Continuing the theme of Sally Raskoff’s post, about how to get the most of your semester, and Janis Prince Inniss’s post on how not to plagiarize, I want to focus on this central yet rarely addressed component of our classroom exchanges.
In general, I often leave students to their own counsel on the matter. If they want to use a laptop, I ask them to move to the side or back of the room so they don’t distract other students. Although the great majority of them dutifully take notes, I know their attention strays when I see someone peeking over another student’s shoulder at their screen. While my lectures on redlining or gentrification may be a little dull, I have confidence they’re more interesting than watching a student taking quality notes!
With a click away, I know some flip between Twitter, Facebook, and their notes. It isn’t just boredom or distracting multitasking that’s a problem, as one professor suspects.

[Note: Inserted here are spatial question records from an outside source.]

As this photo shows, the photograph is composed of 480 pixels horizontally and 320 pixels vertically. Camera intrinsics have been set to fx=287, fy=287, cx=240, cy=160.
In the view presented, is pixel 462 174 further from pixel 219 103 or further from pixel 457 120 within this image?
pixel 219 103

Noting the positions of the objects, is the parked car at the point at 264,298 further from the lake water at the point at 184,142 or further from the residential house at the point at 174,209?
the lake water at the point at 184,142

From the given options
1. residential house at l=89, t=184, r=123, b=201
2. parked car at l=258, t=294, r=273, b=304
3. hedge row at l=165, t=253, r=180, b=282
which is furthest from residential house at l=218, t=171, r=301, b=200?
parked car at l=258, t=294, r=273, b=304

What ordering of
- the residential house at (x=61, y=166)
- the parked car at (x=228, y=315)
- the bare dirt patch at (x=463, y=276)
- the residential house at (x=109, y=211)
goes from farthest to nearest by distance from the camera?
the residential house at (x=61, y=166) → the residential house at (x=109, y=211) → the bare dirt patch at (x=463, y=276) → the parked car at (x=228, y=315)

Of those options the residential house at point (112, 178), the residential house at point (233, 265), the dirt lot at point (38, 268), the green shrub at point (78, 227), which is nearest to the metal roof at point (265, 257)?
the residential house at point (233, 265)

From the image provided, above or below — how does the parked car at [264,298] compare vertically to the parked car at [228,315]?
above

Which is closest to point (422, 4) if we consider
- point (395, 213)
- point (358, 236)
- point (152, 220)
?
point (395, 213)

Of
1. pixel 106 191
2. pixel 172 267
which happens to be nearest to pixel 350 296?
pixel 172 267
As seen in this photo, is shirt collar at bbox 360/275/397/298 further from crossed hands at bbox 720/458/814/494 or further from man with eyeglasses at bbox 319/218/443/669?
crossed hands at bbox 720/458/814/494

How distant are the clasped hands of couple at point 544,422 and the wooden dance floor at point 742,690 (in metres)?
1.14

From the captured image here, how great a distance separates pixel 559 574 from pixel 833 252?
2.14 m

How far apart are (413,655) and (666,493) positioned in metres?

Paradoxically, typing copious class notes limits learning.
Using a few smart experiments, a study from two psychologists (Pam Mueller and Daniel Oppenheimer) in Psychological Sciencesuggests classroom note typers who transcribe lectures are dramatically less likely to reflect on lecture material. These students typed lots and lots of notes, and all that tapping gives both the teacher and the student a misleading impression that there’s some real learning going on. The research describes this as “mindless transcription.”
When students were given the same amount of time to study, those who took handwritten notes may have recorded less information from lectures, but they outperformed their note- typing classmates. These handwritten note takers understood more facts and grasped the bigger conceptual ideas from lecture. They spend time not just making notes, but also thinking through the content itself.
So, you should take handwritten notes. How? Most students assume their approaches are successful and they don’t need tips by their first year of college. And yet, I strongly encourage my students to use The Cornell Notetaking Method. This is a way to arrange notes in a fashion that organizes writing in the moment, and allows a student to deepen his or her knowledge later on. Each page includes a section for cues and key ideas in a left-hand column, and summary along the bottom of the page. (Look at one way of charting each page, here.) The method encourages students to take the time after class to create keywords and subheadings, and scribble out review and summarization in the allotted spaces.
Mueller and Oppenheimer’s notetaking study is only the latest in the mounting evidence against classroom laptop use. This growing argument is a blow to conventional wisdom about technology and also to those who insist that hardware scan solve our Digital Divide. Many posit this divide exists between those who have technology and those who do not, and those who have the ability to use technology to their educational advancement and those who cannot. A great many laptop (or iPad) programs attempt to address achievement gaps or serve to entice students to enroll in a college or university.
And yet these kinds of programs offer further proof that technology isn’t an easy fix. An influx of hardware without a corresponding social envelope of support creates further gaps in achievement. According to Paul Attewell in the journal Sociology of Education, “The kinds of skills that were holding back the poorer kids in traditional literacy were holding them back in their computer usage. And the kinds of advantages that affluent kids had let them go even further.” More technology widens these gaps and knowing how to use it is crucial. Now we need to know when to use it.
When a college—whether it is an Honors College at a public university or a for-profit, online college—offers a free laptop, think twice! In an odd wrinkle to the Digital Divide literature, it is possible that old-fashioned pen and paper might actually be an advantage.